*** Opening Selected text ***
For the North American market, the GT-S and SR-5 AE92 coupés came in the same configuration as the previous AE86 models, being based on the Trueno with retractable headlights. Like the previous generation, it had longer bumpers in the front and rear in order to comply with US federal regulations. The US-market AE92 coupés never had the option of a supercharged 4A-GZE engine, however (though it was offered on the supercharged AW11 MR2 in that region), as the GT-S only came with a naturally aspirated version of the late "bigport" 4A-GE engine producing 117 PS, 3 PS less than the Japanese-market late "bigport" 4A-GE engine. Other differences include the use of a MAF sensor on US-market engines as opposed to a MAP sensor on Japanese-market engines. The SR-5 came with a carbureted 4A-F engine producing 95 PS. The GT-S was only available with a 5-speed manual transmission while the SR-5 was available with a 3-speed automatic transmission option. The 1990 model year updated the 4A-GE engine of the GT-S to the "smallport" version, producing 132 PS. Also, the carbureted 4A-F engine of the SR-5 was replaced with a fuel injected 4A-FE engine producing 103 PS, eliminating all carbureted engines from the lineup.

A general export model known as the Corolla Coupé was exported to select markets such as Chile, Hong Kong or Malta. Like its North American counterpart, it is based on the Trueno, complete with its retractable headlights. The bumpers themselves (which are the same pre-facelift bumpers as found on the Japanese model Trueno) had non-illuminating orange lens that are placed into the area where the cornering lamps are, similar to the facelifted AE85 Trueno models in Japan. The coupé was only offered in the XL trim with a carbureted 1.6 L 4A-F engine, mated to either a 5-speed manual or 3-speed automatic option.

Sprinter Trueno
Sprinter Trueno GT-Z (AE92, pre-facelift)
Sprinter Trueno (AE91, facelift)
Sprinter Trueno GT (AE92, facelift)

Corolla Levin
Corolla Levin Zi (AE91, pre-facelift)
Corolla Levin Zi (AE91, pre-facelift)
Corolla Levin ZS (AE91, facelift)
Corolla Levin ZS (AE91, facelift)

Export version
North American market Corolla Sport Coupe SR-5 (AE92)
North American market Corolla Sport Coupe GT-S (AE92)
*** Closing Selected text ***
*** Opening Supplied entries ***
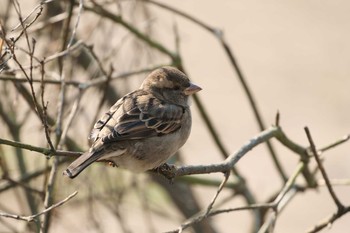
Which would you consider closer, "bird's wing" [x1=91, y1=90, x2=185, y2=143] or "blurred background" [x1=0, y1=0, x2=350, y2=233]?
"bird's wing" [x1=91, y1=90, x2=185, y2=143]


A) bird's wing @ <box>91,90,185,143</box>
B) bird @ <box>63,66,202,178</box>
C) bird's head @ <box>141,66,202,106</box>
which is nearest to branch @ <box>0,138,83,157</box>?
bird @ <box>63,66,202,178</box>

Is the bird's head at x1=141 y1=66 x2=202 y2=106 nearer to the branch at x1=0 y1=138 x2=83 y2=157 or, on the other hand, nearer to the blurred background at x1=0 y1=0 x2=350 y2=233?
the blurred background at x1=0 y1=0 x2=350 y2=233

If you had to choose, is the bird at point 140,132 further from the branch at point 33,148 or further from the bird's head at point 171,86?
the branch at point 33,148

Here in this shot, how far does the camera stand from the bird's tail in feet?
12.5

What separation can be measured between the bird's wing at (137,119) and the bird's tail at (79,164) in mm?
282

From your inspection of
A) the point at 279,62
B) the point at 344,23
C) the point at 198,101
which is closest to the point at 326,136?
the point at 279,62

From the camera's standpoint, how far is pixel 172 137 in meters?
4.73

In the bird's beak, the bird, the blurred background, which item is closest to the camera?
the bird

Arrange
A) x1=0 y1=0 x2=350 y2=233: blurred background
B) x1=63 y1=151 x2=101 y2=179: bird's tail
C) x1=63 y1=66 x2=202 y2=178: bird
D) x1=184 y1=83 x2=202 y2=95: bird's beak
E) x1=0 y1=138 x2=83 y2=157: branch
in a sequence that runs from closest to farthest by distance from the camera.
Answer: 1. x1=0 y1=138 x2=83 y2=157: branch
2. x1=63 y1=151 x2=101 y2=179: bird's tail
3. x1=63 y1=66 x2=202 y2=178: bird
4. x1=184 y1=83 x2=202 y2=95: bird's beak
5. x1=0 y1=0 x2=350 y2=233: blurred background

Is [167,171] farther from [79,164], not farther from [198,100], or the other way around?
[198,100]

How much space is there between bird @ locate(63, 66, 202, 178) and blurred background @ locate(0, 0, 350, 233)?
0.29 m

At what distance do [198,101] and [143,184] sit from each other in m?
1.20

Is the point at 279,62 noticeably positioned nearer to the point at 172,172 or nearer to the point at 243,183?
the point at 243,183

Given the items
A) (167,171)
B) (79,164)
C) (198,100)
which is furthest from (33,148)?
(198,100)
*** Closing Supplied entries ***
*** Opening Supplied entries ***
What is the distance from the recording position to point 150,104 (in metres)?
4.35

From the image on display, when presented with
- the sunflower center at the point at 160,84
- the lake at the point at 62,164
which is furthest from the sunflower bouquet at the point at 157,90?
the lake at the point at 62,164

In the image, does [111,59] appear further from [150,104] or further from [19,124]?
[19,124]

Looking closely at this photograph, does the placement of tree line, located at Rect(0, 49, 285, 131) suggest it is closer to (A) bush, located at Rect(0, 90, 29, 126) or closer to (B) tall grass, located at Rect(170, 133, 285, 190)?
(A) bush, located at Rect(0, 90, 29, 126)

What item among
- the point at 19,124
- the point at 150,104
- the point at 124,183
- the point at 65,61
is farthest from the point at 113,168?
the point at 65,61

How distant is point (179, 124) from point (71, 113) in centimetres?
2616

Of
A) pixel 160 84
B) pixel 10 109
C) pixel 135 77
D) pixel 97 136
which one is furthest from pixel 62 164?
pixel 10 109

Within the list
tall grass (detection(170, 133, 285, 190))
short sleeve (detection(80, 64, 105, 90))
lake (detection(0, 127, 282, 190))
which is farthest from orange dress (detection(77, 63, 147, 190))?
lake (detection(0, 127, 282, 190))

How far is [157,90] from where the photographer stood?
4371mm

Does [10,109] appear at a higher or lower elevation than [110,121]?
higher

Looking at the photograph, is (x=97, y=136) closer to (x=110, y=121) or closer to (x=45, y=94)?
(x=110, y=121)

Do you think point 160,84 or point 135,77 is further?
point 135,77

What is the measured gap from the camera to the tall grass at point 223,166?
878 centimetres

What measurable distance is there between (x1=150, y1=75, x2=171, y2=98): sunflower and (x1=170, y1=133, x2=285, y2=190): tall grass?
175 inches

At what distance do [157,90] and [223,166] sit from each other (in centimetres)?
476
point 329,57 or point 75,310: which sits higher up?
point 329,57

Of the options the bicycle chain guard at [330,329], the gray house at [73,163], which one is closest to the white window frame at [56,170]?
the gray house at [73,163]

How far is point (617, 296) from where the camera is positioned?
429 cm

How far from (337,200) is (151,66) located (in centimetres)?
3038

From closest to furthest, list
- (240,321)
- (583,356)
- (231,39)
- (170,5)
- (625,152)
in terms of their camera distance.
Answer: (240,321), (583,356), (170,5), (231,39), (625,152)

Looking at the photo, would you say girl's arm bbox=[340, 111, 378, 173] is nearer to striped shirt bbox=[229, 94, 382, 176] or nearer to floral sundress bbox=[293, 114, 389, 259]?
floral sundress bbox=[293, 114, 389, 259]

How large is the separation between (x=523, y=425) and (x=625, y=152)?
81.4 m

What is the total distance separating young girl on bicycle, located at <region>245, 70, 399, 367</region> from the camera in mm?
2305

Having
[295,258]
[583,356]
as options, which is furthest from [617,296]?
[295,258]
*** Closing Supplied entries ***
What to work on:
[1] Answer these from the text on the AE92 Corolla coupés:
(a) What engine did the SR-5 come with before the 1990 model year?
(b) In which trim was the general export Corolla Coupé offered?
(c) How much power did the "smallport" 4A-GE engine of the 1990 GT-S produce?
[2] Continue the text on the AE92 Corolla coupés from its last line.
The data has nothing to do with what follows.

Expected responses:
[1]
(a) A carbureted 4A-F engine producing 95 PS.
(b) The XL trim.
(c) 132 PS.

[2]
General export market Corolla XL coupé (AE92, Chile), sold in select markets outside Japan and North America

Engines
The supercharged 4A-GZE engine
The 1989 updated "Smallport" or "Red Top" 4A-GE engine
The carbureted 4A-F engine
The fuel injected 5A-FE engine

==AE100 & AE101 Series (1991–1995)==

The Sprinter Trueno and Corolla Levin underwent a full overhaul in June 1991 with the sixth generation models, based on the E100 series. Developed during the peak of the Japanese asset price bubble in the early 1990s, the latest technologies in body, chassis, engine, transmission and safety were put into the new E100 series. Consequently, the body size increased close to the maximum width the Japanese government regulations would allow for compact cars (1700 mm max) and became 70-80 kg heavier, making it less attractive as a sports compact model than with previous generations.

As with previous generations, this series continues to offer two separate styles and names, sold via different dealership chains in Japan. Unlike previous generations, however, the new E100 coupés were not officially exported elsewhere, making these models exclusive to Japan.

The chassis was completely new in this generation, with a much higher and rigid body than the previous generation E90 series. Sharing the same wheelbase as with the Corolla/Sprinter sedans, the suspension featured re-tuned front and rear MacPherson struts.

The biggest improvement in this generation was the high-performance 4A-GE engine found in the GT and GT-APEX models. Many of the parts were redesigned, with the intake side camshaft now having Toyota's Variable Valve Timing or VVT (a precursor to the later VVT-i with a discontinuous variable valve timing mechanism), and used a five-valve-per-cylinder head design (three inlet, two exhaust) for a total of 20 valves. This was seen as revolutionary at that time as Yamaha, who typically collaborated with Toyota to produce their high-performance engines, were actively using five-valve-per-cylinder designs in their 1985–2007 Genesis engined sport bikes. Prior to this model engine's introduction, Mitsubishi was the first automobile manufacturer to offer a five-valve-per-cylinder engine in 1989 with the 3G81 engine. The valve covers have also been redesigned in tandem with a new cylinder head, featuring silver cam covers with chrome lettering, hence the name "Silver Top". In addition, it was equipped with individual throttle bodies to increase engine throttle response, which was rare for a commercial vehicle of its class. Unlike the 16-valve "smallport" version of the 4A-GE engine offered in the earlier AE92 series, a MAF sensor was used instead of a MAP sensor. Because of this, it requires the use of an intake plenum. Maximum power was 160 PS. The supercharged 4A-GZE engine offered in the GT-Z retained the same 16-valve head as with the previous versions, but it did receive changes to the engine internals as well as a minor cosmetic change to the top-mounted intercooler that featured Toyota's then-new logo. It produced 170 PS.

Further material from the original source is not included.